- **Problem details**: Among the lines of data below, reproduce only those from the one with "Tỷ giá EKT coin" through the one with "Radial Basis Network", exactly as they stand, both ends included.

- **Record set**:
================================
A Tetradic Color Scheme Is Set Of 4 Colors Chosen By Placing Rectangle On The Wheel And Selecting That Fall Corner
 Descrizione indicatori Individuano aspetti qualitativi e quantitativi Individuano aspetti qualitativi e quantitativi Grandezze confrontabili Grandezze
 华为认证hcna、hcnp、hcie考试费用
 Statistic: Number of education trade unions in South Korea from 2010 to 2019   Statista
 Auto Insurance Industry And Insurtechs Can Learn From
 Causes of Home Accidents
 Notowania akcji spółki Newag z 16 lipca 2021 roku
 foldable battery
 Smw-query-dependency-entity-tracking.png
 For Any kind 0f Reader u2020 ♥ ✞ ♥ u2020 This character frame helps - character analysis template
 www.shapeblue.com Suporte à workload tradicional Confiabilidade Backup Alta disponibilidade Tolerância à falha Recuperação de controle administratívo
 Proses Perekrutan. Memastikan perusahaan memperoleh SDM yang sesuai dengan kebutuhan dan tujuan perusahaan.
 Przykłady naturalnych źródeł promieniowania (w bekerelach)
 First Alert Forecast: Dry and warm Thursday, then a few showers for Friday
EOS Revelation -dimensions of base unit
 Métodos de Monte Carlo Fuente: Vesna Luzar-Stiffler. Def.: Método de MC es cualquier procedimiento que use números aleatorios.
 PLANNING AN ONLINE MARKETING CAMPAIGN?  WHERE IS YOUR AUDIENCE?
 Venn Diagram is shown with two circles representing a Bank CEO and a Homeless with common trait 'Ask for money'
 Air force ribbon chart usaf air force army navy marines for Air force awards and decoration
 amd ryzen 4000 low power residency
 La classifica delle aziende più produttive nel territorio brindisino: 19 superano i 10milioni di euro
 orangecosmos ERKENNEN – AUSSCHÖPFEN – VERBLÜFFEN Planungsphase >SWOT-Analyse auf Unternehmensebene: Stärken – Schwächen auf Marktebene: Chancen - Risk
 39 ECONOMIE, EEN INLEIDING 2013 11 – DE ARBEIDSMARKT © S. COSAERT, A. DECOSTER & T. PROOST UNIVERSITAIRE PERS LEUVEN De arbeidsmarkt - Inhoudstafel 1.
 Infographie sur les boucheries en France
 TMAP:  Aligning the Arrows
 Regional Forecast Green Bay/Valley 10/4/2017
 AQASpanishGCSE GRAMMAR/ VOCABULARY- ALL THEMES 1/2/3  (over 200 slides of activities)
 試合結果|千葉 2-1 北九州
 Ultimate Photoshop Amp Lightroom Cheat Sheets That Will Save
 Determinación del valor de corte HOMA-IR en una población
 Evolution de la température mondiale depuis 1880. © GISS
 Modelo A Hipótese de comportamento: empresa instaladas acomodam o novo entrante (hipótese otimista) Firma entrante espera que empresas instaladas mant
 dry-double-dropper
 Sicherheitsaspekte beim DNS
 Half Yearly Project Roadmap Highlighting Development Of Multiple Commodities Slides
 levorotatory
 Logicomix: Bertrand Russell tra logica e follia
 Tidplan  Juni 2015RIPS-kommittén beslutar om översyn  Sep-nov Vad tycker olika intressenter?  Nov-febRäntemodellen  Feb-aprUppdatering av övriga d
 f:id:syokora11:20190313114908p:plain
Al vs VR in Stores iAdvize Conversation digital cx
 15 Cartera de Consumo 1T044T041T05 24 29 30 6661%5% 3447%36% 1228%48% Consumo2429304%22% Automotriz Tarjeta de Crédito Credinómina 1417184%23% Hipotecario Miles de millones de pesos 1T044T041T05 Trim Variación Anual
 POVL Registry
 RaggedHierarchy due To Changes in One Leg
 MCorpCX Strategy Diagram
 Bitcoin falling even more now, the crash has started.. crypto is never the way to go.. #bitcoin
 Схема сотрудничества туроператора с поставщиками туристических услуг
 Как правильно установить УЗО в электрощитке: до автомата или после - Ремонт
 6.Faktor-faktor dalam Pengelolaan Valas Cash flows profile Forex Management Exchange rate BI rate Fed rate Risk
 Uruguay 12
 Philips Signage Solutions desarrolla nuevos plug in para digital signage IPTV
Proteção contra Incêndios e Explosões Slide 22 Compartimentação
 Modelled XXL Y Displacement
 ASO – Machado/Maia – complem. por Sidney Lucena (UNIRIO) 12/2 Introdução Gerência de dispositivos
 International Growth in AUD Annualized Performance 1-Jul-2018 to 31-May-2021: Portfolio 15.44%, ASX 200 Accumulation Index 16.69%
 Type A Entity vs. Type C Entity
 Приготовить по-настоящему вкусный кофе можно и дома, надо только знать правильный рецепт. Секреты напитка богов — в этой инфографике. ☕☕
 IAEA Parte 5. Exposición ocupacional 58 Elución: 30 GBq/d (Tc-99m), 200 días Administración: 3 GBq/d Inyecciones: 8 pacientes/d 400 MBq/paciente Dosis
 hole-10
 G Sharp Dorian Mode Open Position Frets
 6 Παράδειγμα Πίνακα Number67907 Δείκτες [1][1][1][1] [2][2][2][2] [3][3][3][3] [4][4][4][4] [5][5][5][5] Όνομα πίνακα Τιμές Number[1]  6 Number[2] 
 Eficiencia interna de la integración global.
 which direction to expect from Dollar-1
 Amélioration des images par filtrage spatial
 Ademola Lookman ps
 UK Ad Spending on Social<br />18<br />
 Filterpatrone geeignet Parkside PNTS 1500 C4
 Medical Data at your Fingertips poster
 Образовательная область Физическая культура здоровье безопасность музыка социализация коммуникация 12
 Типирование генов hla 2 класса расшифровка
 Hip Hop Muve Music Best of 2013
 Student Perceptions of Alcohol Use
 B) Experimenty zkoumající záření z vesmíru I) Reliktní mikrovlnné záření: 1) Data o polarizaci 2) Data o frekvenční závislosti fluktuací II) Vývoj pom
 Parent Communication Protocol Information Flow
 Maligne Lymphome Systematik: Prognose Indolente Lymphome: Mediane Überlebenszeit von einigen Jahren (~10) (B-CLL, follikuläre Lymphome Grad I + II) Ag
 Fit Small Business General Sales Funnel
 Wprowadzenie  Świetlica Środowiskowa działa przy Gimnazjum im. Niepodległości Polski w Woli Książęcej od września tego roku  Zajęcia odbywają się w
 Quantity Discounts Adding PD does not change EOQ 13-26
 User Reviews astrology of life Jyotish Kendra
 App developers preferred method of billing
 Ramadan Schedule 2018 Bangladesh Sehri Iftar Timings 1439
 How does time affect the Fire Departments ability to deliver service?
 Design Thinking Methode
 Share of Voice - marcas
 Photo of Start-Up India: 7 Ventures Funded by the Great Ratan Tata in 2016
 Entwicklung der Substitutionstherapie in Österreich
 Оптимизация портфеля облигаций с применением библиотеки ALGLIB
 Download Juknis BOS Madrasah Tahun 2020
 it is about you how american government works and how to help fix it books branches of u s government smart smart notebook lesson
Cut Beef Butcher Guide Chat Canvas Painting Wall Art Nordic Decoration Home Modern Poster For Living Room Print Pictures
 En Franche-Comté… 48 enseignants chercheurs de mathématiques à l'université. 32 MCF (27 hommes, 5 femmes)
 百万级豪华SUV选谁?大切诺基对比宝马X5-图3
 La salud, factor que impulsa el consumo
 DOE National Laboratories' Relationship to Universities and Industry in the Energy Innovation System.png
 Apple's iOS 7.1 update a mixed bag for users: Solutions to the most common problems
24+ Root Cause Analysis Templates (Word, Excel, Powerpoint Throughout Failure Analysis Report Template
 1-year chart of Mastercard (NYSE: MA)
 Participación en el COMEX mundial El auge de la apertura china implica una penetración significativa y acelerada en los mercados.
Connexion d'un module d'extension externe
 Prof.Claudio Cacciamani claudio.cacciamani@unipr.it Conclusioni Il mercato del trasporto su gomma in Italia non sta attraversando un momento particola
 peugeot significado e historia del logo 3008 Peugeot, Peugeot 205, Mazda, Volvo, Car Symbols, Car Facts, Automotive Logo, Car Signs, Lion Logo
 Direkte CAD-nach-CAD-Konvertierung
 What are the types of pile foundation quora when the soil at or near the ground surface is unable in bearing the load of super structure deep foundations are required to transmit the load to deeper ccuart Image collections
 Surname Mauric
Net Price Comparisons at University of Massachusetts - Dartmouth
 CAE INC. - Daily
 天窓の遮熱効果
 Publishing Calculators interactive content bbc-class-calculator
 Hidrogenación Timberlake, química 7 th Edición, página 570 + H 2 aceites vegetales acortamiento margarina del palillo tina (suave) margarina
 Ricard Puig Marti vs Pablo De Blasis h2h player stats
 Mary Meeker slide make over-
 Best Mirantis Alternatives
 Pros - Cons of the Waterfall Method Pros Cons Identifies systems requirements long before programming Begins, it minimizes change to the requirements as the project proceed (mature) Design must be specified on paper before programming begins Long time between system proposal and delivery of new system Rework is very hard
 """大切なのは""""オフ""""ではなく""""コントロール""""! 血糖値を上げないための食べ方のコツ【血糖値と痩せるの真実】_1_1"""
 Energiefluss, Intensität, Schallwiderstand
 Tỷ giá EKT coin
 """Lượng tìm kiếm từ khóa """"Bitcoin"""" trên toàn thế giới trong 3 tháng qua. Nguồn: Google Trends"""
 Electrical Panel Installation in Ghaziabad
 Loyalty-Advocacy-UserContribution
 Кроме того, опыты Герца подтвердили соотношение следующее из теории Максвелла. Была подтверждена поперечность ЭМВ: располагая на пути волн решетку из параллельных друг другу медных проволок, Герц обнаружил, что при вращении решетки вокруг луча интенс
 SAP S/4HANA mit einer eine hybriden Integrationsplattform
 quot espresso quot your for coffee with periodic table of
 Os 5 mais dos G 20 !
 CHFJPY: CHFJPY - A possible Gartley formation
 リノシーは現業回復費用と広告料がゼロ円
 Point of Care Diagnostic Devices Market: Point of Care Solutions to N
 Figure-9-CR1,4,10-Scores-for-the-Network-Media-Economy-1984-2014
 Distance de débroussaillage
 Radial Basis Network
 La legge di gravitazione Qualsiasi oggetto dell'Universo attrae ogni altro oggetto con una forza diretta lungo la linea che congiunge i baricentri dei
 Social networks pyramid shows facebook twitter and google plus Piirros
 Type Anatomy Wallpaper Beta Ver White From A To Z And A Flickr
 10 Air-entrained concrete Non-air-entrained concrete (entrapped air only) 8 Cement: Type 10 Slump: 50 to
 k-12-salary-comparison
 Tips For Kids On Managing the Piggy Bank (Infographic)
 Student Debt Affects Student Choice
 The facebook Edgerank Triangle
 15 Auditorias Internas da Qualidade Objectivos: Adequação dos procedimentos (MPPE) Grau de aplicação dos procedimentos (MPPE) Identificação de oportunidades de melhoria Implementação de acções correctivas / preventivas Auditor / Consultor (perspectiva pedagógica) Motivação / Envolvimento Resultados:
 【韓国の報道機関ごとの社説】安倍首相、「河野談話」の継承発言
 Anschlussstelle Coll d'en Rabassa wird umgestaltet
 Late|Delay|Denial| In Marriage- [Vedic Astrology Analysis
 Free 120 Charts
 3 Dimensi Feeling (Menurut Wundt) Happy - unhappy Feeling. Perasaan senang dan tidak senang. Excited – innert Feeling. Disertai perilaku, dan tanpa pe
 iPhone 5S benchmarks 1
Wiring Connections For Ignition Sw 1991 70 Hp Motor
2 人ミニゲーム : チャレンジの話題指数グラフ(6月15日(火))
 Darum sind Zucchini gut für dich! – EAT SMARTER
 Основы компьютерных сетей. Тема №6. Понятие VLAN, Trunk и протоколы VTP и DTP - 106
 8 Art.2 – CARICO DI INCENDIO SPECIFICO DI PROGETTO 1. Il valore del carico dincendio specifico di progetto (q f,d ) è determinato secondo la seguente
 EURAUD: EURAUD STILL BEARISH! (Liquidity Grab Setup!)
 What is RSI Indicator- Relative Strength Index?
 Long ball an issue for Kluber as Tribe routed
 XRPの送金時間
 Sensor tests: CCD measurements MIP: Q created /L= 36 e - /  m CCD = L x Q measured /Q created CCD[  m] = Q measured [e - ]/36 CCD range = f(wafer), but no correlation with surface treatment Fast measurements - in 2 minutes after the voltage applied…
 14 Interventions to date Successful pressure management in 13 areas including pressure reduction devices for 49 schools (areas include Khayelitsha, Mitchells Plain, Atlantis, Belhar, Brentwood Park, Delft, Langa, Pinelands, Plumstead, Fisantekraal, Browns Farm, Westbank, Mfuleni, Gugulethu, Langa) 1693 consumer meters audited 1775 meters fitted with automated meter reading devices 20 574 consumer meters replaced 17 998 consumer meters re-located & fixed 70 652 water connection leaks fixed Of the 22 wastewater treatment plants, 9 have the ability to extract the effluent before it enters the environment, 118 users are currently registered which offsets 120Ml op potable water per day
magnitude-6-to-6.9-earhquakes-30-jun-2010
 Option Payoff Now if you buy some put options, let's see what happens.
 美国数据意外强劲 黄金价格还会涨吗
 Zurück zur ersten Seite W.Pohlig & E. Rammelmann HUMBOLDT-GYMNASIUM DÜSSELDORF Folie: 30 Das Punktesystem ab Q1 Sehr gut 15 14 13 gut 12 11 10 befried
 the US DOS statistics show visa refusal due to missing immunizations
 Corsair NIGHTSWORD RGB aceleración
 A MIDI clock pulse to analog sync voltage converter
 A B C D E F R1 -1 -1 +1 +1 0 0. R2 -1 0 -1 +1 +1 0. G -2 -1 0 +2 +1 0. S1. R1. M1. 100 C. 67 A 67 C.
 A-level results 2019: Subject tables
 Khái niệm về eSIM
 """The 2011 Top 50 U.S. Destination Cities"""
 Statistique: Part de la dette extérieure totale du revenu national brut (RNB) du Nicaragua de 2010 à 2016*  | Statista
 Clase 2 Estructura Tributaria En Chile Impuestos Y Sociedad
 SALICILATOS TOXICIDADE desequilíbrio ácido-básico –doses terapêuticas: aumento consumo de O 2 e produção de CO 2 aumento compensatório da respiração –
================================
- **Exercise result**:
 Tỷ giá EKT coin
 """Lượng tìm kiếm từ khóa """"Bitcoin"""" trên toàn thế giới trong 3 tháng qua. Nguồn: Google Trends"""
 Electrical Panel Installation in Ghaziabad
 Loyalty-Advocacy-UserContribution
 Кроме того, опыты Герца подтвердили соотношение следующее из теории Максвелла. Была подтверждена поперечность ЭМВ: располагая на пути волн решетку из параллельных друг другу медных проволок, Герц обнаружил, что при вращении решетки вокруг луча интенс
 SAP S/4HANA mit einer eine hybriden Integrationsplattform
 quot espresso quot your for coffee with periodic table of
 Os 5 mais dos G 20 !
 CHFJPY: CHFJPY - A possible Gartley formation
 リノシーは現業回復費用と広告料がゼロ円
 Point of Care Diagnostic Devices Market: Point of Care Solutions to N
 Figure-9-CR1,4,10-Scores-for-the-Network-Media-Economy-1984-2014
 Distance de débroussaillage
 Radial Basis Network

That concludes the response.